- Document extract
— start —
Infrastructure at your Service

Daniel Westermann

Getting started with Exasol – Backup and restore (1)

Now that we have a system with a proper network setup we can take a look at how backup and restore works in Exasol. Without being able to restore and recover your database, you for sure cannot put a system into production, so backup and restore always is a major topic to understand (with any system that holds data you do not want to lose). When it comes to backup and restore, this is what I expect at a minimum in that area:

  • Backups should be non-blocking
  • Given that Exasol is targeting massive data volumes, there should be a way to parallelize backups and restores
  • There should be a way to check the integrity of backups
  • Point in time recovery of course is a must
  • Compression of backups becomes important with huge data, also this is not a blocker

Let’s go and check what is available, and how it works.

Backups in Exasol are either stored into “Local Archive Volumes”, or into “Remote Archive Volumes”. If you remember the last post, you can have “data” and “archive” volumes. The “archive” volumes are for backups. As the names imply, “Local Archive Volumes” are local inside the cluster, while backups to “Remote Archive Volumes” go out of the cluster. For the remote archives, there are the following options:

  • FTP
  • SMB
  • AWS S3
  • WebHDFS
  • Azure Blob Storage
  • Google Cloud Storage

From my personal experience, backups should always be stored in a location that is not local to the database system or, in the case of Exasol, local to the cluster. Everything can fail and if you loose the whole cluster (for whatever reason) you really want to have a backup you can restore from somewhere else. There is one exception to that: If you can load your data into Exasol from external sources in a reasonable time, it might be sufficient to with local backups only.
— end —
- Requirement 1
According to the Exasol backup and restore text, what are the "archive" volumes for?
- Requirement 2
Write the next part of the Exasol backup and restore text, picking up after its last sentence.
The lines after this point are separate material and have no connection to the Exasol backup and restore text.

- Data lines
— start —
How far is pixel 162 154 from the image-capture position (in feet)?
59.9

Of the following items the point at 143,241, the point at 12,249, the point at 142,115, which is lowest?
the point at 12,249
— end —
- Expected answer 1
They are for backups.

- Expected answer 2
For the scope of this post we’ll go with an AWS S3 bucket. Before we can attach an S3 bucket we need to do some more configurations in the Network configuration section of the web console which currently looks like this:

What we need to provide are the DNS servers Exasol will use for DNS resolution, and the ntp servers to use (not really required here but required when you have multiple nodes):

A simple way of checking if the network setup is fine, is to go to the “Monitoring” section, and check if there is an IP address for one of the NTP servers (in case you used pool.ntp.org in the previous step):

Now, that connectivity is fine we can go ahead and attach a S3 bucket. I’ve created a standard bucket with no special permissions:

Remote archives in Exasol are configured in the “Storage” section:

All you need to provide is the URL to the bucket, your AWS access key and the secret for that key.

If all is fine, the remote archive should show a status of “online”:

Before scheduling the actual backup let’s generate some data we can use for the backup (one simple table containing three rows):

[email protected]:~/EXAplus-7.0.0$ /home/dwe/EXAplus-7.0.0/exaplus -c 192.168.178.111:8563 -u sys -p exasol 
EXAplus 7.0.0 (c) EXASOL AG

Thursday, October 8, 2020 at 3:04:16 PM Central European Summer Time
Connected to database my_exa_db1 as user sys.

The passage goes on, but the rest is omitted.